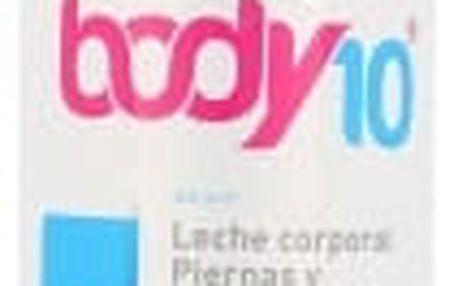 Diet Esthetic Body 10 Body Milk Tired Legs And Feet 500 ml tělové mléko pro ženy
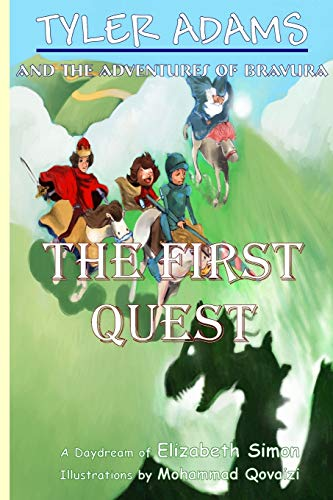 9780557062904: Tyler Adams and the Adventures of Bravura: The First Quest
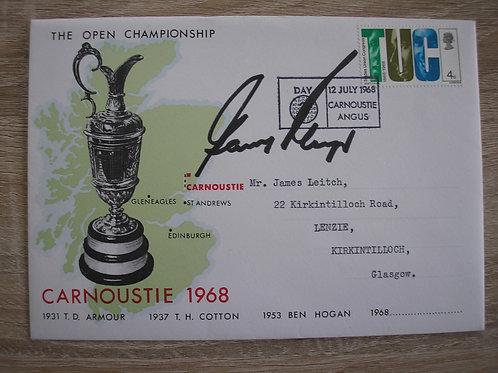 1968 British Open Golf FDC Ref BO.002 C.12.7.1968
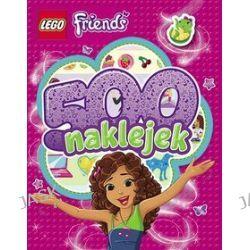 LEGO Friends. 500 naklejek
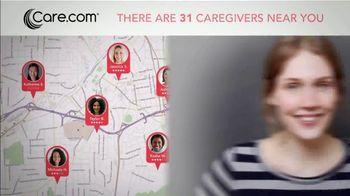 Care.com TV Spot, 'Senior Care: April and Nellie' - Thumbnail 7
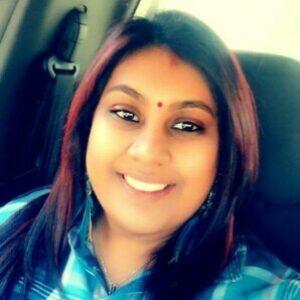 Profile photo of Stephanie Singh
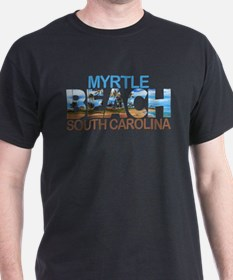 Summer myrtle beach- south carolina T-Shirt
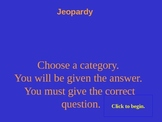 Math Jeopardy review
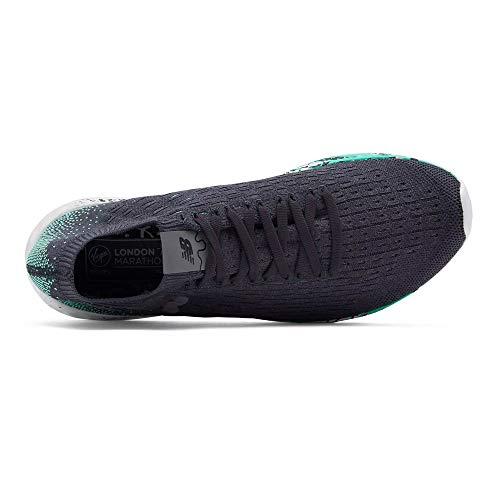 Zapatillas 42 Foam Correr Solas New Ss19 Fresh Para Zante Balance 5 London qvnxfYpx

========

Problem statement:
Write out exactly the lines beginning with the line that holds "Math Jeopardy review" and ending with the final line of the data, both ends included, without the pictures.

Task result:
 Math Jeopardy review
 Zapatillas 42 Foam Correr Solas New Ss19 Fresh Para Zante Balance 5 London qvnxfYpx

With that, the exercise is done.